Tip: Zod provides both compile-time types and runtime validation

Jest/Vitest Test Template

Ensure enum completeness:

import { describe, test, expect } from "vitest";

const OrderStatus = {
  Pending: "pending",
  Processing: "processing",
  Completed: "completed",
} as const;

type OrderStatus = typeof OrderStatus[keyof typeof OrderStatus];

describe("OrderStatus", () => {
  test("all enum values are strings", () => {
    const values = Object.values(OrderStatus);
    values.forEach(value => {
      expect(typeof value).toBe("string");
    });
  });
  
  test("no duplicate values", () => {
    const values = Object.values(OrderStatus);
    const uniqueValues = new Set(values);
    expect(uniqueValues.size).toBe(values.length);
  });
  
  test("matches backend contract", () => {
    const expectedValues = ["pending", "processing", "completed"];
    const actualValues = Object.values(OrderStatus);
    expect(actualValues.sort()).toEqual(expectedValues.sort());
  });
  
  test.each(Object.values(OrderStatus))(
    "business logic handles status: %s",
    (status) => {
      const result = handleOrderStatus(status);
      expect(result).toBeDefined();
    }
  );
  
  test("type guard works correctly", () => {
    function isOrderStatus(value: unknown): value is OrderStatus {
      return Object.values(OrderStatus).includes(value as OrderStatus);
    }
    
    expect(isOrderStatus("pending")).toBe(true);
    expect(isOrderStatus("invalid")).toBe(false);
  });
});

Tip: Use test.each to automatically test all enum values

Frontend Framework Integration

Using Enums in React

const OrderStatus = {
  Pending: "pending",
  Processing: "processing",
  Completed: "completed",
} as const;

type OrderStatusType = typeof OrderStatus[keyof typeof OrderStatus];

interface OrderProps {
  status: OrderStatusType;
}

function OrderBadge({ status }: OrderProps) {
  const statusConfig: Record<OrderStatusType, { label: string; color: string }> = {
    [OrderStatus.Pending]: { label: "Pending", color: "yellow" },
    [OrderStatus.Processing]: { label: "Processing", color: "blue" },
    [OrderStatus.Completed]: { label: "Completed", color: "green" },
  };
  
  const config = statusConfig[status];
  return <Badge color={config.color}>{config.label}</Badge>;
}

Vue 3 Composition API

import { computed, ref } from 'vue';

const OrderStatus = {
  Pending: 'pending',
  Processing: 'processing',
  Completed: 'completed',
} as const;

type OrderStatus = typeof OrderStatus[keyof typeof OrderStatus];

const currentStatus = ref<OrderStatus>(OrderStatus.Pending);

const statusLabel = computed(() => {
  const labels: Record<OrderStatus, string> = {
    [OrderStatus.Pending]: 'Pending',
    [OrderStatus.Processing]: 'Processing',
    [OrderStatus.Completed]: 'Completed',
  };
  return labels[currentStatus.value];
});

Tip: Use Record type to ensure all enum values are covered

FAQ

TypeScript enum vs as const?

`enum` generates runtime code and is suitable for cross-file use; `as const` is lighter, works with `keyof` to get union types, suitable for pure types or Tree Shaking scenarios.

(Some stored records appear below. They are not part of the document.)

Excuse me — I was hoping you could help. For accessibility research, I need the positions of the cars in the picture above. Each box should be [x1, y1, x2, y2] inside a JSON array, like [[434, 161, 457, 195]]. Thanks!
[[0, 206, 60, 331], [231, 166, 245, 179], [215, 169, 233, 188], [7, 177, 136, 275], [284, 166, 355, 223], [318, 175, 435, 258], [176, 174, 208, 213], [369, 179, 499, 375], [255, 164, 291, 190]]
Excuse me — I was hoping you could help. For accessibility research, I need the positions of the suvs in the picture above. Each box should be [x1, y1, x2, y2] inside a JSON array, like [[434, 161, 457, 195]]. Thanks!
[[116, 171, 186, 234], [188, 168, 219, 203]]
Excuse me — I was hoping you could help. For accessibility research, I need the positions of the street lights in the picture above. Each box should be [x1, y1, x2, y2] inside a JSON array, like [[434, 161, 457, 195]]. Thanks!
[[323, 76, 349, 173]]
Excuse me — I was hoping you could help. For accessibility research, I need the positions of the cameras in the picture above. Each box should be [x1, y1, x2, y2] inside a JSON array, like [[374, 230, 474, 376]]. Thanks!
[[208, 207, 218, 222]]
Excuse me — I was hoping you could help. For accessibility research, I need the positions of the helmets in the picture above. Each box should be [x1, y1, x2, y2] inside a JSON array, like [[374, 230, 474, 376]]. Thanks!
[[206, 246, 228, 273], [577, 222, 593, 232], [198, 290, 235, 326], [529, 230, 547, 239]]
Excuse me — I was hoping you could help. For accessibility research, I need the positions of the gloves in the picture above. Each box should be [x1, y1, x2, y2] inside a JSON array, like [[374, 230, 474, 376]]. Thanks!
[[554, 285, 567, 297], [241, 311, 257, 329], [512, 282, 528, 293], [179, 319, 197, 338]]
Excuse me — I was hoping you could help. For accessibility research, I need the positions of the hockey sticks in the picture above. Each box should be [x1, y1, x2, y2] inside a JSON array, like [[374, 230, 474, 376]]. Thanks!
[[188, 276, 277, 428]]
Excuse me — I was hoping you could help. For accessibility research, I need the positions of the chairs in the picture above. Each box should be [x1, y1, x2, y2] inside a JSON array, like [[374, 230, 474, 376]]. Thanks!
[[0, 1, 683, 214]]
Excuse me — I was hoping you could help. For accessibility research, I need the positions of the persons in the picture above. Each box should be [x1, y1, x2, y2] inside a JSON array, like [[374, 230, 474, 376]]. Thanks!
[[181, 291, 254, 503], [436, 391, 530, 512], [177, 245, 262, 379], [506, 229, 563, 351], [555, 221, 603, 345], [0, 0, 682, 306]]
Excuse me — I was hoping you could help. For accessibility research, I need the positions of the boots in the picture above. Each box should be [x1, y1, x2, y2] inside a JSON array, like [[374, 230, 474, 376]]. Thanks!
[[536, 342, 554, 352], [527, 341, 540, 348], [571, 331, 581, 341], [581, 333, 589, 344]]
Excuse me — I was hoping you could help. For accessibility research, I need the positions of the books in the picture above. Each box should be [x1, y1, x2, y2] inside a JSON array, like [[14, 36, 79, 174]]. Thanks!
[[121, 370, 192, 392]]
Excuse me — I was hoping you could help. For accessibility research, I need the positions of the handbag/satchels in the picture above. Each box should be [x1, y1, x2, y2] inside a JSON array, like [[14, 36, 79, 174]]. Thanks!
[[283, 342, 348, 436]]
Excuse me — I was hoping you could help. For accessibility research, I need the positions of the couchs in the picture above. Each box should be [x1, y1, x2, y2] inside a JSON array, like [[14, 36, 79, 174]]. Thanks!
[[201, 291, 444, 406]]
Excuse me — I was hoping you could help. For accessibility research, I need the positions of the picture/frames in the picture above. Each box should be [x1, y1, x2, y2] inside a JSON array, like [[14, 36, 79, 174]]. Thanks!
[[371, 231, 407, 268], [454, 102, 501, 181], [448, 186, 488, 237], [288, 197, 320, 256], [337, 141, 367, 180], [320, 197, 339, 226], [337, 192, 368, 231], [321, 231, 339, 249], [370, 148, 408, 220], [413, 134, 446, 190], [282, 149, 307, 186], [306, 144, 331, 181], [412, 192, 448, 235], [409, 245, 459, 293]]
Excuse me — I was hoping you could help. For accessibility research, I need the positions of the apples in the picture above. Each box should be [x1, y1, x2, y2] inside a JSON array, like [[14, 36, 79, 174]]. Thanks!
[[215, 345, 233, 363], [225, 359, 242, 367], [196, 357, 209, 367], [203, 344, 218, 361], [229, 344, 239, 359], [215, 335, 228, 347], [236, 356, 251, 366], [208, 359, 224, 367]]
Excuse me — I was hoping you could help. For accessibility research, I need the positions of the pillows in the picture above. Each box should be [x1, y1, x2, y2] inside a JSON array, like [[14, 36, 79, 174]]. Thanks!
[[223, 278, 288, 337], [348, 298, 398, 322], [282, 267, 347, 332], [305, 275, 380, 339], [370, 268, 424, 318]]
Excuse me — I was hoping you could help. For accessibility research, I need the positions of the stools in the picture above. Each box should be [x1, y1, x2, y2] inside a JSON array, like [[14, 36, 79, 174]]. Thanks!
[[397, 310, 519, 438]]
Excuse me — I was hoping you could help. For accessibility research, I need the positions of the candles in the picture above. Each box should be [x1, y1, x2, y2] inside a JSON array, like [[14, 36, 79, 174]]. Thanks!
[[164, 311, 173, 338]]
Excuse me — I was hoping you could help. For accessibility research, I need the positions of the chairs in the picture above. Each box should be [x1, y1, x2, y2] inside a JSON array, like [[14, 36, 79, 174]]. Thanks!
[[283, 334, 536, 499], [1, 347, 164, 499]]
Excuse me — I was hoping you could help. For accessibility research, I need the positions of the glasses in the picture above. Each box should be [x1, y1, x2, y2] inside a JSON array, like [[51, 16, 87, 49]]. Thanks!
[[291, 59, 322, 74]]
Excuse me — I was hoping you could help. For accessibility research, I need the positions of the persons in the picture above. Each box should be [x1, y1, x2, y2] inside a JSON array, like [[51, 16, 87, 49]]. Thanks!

What are the pitfalls of const enum?

Build tools without `preserveConstEnums` enabled will erase them; need to ensure all consumers compile consistently.

How to display frontend enums in Swagger?

Ensure backend returns string values, list `enum` array in OpenAPI schema, and provide `description` and `examples`.

How to share enums between Prisma & TypeScript?

Use `prisma.$enum` to generate TypeScript types, or output `enum` definitions through generators to avoid duplicate maintenance.